DIRECTIONS:
**a.** From the thread about QuerySet.count(), reproduce word for word the passage between "2007-10-31 Thread Malcolm" and "a ForeignKey relationship.", inclusive.
**b.** In the thread about QuerySet.count(), what does QuerySet seem to do with the JOIN when the ForeignKey match is also the primary key in the foreign table?

SOURCE:
Re: QuerySet.count() inaccurate across ForeignKey relationships

2007-10-31 Thread Malcolm Tredinnick


On Wed, 2007-10-31 at 11:09 -0400, George Vilches wrote:
> Stated simply:
> queryset.select_related().count() with no filter criteria generates a 
> wrong query across a ForeignKey relationship.
> 
> The problem: A QuerySet operation that involves a .count() across a 
> ForeignKey relationship does not actually join in the ForeignKey tables 
> to do the select_related().count(), unless you force it to use criteria 
> on the ForeignKey table.  If the ForeignKey match happens to be the 
> primary key in the foreign table as well (not in the example), then the 
> filter can't be on it, because QuerySet seems to optimize out the JOIN 
> (less important but possibly helpful info).
> 
> 
> Example (create a new Django app and paste this right in, and then do 
> the rest from the shell):
> 
> Assume I have two models in models.py:
> 
> class Item(models.Model):
>  name = models.CharField(max_length=100)
>  group = models.IntegerField()
> 
> class Assembly(models.Model):
>  desc = models.CharField(max_length=100)

RECORDED DATA:
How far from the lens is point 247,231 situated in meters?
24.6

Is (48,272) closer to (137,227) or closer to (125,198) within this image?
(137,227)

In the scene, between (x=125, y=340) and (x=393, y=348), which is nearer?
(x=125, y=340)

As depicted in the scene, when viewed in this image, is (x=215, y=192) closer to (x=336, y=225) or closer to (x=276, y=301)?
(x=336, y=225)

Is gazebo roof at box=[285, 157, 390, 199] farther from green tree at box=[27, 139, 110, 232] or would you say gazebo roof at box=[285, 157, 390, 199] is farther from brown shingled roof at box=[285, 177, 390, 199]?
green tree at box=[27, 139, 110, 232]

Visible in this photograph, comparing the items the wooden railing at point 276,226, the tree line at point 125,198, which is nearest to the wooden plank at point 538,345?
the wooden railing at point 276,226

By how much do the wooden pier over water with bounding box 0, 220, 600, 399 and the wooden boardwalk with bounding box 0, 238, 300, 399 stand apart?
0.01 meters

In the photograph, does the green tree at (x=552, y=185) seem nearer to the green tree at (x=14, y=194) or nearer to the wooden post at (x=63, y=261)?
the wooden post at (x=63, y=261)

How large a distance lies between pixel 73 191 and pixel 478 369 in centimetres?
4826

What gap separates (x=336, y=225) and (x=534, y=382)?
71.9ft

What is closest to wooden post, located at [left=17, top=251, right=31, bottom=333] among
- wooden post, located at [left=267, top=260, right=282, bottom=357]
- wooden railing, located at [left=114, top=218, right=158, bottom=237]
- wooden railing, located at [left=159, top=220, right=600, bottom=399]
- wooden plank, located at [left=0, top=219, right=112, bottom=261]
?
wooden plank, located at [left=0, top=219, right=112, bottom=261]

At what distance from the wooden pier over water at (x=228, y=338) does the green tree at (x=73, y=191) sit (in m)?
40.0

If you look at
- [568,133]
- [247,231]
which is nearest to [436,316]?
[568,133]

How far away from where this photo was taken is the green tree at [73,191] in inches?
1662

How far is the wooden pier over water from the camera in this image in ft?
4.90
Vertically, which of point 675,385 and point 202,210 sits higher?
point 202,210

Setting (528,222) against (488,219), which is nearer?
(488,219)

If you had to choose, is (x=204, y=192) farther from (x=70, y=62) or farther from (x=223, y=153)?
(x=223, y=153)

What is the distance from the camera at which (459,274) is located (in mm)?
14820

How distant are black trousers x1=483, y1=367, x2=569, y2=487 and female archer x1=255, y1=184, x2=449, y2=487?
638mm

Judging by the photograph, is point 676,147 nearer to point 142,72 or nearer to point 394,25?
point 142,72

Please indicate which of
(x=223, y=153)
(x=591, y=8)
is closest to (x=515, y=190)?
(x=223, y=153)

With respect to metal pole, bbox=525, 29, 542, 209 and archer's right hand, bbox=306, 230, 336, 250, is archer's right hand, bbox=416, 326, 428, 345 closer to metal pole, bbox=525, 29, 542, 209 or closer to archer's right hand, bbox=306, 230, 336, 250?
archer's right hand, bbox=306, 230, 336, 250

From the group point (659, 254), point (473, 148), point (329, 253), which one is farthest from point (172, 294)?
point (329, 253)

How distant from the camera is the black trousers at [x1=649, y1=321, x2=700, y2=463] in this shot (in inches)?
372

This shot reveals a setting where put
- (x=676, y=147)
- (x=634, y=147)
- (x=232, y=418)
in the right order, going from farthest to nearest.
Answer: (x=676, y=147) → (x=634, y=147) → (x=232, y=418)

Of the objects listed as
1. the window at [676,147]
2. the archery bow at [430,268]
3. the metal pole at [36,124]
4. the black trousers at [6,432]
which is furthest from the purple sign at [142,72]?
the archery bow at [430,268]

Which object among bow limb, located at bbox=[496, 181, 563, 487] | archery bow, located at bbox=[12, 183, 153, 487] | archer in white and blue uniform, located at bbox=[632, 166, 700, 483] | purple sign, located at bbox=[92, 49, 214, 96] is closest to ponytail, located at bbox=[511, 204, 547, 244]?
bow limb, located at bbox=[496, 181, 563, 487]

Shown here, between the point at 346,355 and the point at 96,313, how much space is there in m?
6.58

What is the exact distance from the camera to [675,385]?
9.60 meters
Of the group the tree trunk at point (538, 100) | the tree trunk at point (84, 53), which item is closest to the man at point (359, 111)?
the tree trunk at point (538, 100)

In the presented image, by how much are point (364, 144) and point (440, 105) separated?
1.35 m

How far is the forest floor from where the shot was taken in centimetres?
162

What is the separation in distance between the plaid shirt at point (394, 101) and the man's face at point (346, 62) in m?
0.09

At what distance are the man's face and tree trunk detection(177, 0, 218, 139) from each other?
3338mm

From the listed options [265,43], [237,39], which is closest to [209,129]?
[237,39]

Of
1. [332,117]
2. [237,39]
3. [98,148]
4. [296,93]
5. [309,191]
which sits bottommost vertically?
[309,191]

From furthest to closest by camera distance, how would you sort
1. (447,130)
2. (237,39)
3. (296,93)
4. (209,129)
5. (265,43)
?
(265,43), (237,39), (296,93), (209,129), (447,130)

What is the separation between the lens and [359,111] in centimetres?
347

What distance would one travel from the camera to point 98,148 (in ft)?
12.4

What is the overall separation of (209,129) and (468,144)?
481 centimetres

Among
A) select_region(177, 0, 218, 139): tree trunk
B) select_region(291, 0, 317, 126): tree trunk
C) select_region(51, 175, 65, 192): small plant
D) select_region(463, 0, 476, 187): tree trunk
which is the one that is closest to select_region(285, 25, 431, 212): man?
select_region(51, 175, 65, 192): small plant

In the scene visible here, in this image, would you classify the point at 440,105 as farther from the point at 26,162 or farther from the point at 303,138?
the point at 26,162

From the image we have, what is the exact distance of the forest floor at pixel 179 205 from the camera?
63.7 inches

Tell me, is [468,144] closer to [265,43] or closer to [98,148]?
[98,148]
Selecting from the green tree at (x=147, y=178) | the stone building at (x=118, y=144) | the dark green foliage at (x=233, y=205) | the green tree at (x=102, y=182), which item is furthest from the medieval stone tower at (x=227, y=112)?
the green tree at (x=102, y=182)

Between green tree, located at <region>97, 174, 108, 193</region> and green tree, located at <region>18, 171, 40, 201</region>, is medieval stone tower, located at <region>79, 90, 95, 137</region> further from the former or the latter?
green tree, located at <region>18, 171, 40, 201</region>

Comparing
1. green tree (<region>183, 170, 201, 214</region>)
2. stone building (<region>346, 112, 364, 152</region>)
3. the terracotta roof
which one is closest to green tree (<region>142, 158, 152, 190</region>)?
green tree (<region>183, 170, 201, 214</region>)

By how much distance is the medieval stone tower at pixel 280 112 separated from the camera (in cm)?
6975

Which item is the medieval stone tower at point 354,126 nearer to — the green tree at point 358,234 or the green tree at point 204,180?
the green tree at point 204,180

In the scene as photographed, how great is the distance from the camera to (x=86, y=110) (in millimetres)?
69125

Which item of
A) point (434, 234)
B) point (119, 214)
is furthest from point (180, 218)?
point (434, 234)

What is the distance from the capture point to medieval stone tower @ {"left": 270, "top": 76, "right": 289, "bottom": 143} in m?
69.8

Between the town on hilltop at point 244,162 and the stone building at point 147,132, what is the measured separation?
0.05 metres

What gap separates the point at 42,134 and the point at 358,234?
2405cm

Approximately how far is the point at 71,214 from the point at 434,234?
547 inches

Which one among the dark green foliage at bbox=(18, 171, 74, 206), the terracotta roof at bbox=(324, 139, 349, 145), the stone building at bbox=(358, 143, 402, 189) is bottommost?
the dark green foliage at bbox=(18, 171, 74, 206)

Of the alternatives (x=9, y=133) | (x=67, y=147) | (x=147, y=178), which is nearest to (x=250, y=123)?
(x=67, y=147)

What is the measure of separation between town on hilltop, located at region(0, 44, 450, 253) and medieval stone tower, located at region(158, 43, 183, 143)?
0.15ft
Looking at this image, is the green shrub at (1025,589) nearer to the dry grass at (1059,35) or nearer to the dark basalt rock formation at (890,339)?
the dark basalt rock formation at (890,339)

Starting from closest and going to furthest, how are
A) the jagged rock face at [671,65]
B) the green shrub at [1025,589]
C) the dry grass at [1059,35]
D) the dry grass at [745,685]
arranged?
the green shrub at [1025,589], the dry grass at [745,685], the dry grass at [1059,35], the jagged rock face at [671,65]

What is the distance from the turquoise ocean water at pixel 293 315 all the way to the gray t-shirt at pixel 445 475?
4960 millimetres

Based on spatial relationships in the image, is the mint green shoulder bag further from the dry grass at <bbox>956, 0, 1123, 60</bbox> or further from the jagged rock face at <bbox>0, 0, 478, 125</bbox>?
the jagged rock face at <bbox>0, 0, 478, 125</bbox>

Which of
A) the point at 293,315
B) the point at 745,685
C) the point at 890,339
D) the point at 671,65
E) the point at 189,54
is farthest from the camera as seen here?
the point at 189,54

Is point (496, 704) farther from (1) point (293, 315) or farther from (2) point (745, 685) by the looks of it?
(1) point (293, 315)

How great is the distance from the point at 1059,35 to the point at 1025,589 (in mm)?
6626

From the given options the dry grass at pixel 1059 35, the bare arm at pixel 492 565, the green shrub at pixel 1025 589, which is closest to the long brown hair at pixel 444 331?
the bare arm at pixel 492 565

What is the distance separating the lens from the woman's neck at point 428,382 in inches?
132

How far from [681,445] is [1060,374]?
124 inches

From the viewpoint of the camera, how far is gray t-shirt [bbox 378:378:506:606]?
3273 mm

THE ANSWERS:
**a.**
2007-10-31 Thread Malcolm Tredinnick


On Wed, 2007-10-31 at 11:09 -0400, George Vilches wrote:
> Stated simply:
> queryset.select_related().count() with no filter criteria generates a 
> wrong query across a ForeignKey relationship.

**b.** It seems to optimize out the JOIN.